◆ TRECHO DO TEXTO
● ● ● ●

Mesmo sendo tomada como uma obra de grande relevância, ao que tudo indica a Odisseia de Homero deu início como uma tradição oral posteriormente convertida em projeto literário, ou seja, histórias contadas que depois foram reunidas em um livro. Foi somente do final do século XVIII, às primeiras décadas do século XX, que o romance como gênero literário explodiu em aceitação pública e consumo sempre crescente ao redor do mundo. A produção literária é, reconhecidamente, um dos grandes veículos da ficção e das narrativas da humanidade, seja no campo poético, seja na condição de prosa.
Mesmo contendo um universo rico em histórias, o livro, enquanto veículo da narrativa, é tido como uma obra “morta”, cujas palavras adquirem vida por meio da interação do leitor, como se vê nas palavras de Borges:
Um livro é um objeto físico num mundo de objetos físicos. É um conjunto de símbolos mortos. E então aparece o leitor certo, e as palavras – ou antes, a poesia por trás das palavras, pois as próprias palavras são meros símbolos – saltam para a vida, e temos uma ressurreição da palavra (BORGES, 2001, p. 12).

● ● ● ●

◆ TAREFA PROPOSTA 1
Segundo o trecho sobre o livro e a leitura, em que período o romance como gênero literário explodiu em aceitação pública?
◆ TAREFA PROPOSTA 2
Dê continuidade ao trecho sobre o livro e a leitura logo após a citação de Borges que o encerra.

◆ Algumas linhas

● ● ● ●

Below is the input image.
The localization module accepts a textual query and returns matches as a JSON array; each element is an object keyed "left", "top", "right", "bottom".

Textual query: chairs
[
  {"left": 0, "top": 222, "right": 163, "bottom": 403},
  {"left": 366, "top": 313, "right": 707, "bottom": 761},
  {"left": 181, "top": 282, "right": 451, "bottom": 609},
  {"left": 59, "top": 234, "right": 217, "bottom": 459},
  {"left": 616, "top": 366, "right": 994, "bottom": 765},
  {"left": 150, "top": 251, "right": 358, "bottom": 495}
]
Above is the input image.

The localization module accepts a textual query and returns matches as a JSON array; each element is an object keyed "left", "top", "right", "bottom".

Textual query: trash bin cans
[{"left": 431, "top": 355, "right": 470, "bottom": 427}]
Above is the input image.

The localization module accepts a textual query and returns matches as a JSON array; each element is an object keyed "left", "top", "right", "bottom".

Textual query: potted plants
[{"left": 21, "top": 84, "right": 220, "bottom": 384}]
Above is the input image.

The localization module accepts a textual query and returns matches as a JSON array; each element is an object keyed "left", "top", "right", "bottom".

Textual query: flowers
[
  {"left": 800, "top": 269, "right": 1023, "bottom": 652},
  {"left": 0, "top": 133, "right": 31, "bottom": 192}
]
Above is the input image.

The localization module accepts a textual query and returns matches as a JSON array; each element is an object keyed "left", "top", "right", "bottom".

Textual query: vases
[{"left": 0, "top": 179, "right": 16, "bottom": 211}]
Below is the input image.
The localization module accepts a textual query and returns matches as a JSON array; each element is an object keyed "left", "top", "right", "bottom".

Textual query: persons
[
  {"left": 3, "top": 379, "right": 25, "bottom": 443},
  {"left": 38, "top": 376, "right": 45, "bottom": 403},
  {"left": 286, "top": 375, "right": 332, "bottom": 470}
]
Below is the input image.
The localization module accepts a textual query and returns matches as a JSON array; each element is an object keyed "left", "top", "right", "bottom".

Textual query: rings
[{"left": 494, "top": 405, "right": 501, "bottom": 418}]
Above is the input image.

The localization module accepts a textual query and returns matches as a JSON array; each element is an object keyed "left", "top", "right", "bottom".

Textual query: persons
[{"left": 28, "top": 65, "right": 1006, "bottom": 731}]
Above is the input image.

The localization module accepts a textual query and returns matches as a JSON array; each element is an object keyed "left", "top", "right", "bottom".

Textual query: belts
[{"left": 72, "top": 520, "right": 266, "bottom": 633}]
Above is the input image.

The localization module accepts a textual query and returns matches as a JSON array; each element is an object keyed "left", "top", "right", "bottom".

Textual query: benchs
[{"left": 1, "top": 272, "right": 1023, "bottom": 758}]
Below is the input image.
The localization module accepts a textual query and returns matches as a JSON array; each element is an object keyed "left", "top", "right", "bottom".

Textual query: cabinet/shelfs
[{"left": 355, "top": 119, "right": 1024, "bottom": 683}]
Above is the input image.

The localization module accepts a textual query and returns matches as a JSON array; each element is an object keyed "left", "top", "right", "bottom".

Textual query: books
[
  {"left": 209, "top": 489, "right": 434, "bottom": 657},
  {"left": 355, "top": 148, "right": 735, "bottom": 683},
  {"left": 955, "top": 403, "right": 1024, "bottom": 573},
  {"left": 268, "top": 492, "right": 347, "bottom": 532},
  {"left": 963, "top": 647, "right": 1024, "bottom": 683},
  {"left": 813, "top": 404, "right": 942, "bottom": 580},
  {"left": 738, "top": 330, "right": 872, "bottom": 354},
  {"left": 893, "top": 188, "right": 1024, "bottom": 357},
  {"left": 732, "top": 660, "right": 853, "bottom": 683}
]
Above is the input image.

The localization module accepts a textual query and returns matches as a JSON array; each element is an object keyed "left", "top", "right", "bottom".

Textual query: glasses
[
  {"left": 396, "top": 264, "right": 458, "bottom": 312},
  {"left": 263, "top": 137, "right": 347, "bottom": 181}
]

● ● ● ●

◆ RESPOSTA DO EXERCÍCIO 1
Do final do século XVIII às primeiras décadas do século XX.

◆ RESPOSTA DO EXERCÍCIO 2
É na estrutura poética e onírica do texto de ficção, mais do que na literatura acadêmica e, talvez, na poesia, que se encontram os exemplos de narrativa que propõem a imersão em ambientes estranhos ao leitor e, ainda assim, convidativos de conhecer, participar e vivenciar juntos aos personagens. Todorov usa a imagem do Fantástico como recurso para a produção literária, estabelecendo que
“O fantástico implica, pois, uma integração do leitor no mundo das personagens; define-se pela percepção ambígua que o leitor tem dos acontecimentos narrados. Esse leitor se identifica com o personagem. ” (TODOROV, 1979, p. 151)
É Janet Murray, pesquisadora de narrativas digitais pela Ivan Allen College of Liberal Arts, quem complementa essa sensação de integração com o universo intangível da ficção ao resgatar o pensamento do crítico literário do século XIX, Samuel Taylor Coleridge, idealizador do princípio da suspensão voluntária da descrença como campo para a apreciação das narrativas poéticas. A percepção da autora sobre o tema, no entanto, vai além ao identificar que no fluxo da ficção virtual dos ambientes digitais “não suspendemos nossas dúvidas tanto quanto criamos ativamente uma crença”. Murray afirma que, em razão de nosso “desejo em vivenciar a imersão, concentramos nossa atenção no mundo que nos envolve e usamos nossa inteligência mais para reforçar do que para questionar a veracidade da experiência. ” (MURRAY, 1997, p. 111)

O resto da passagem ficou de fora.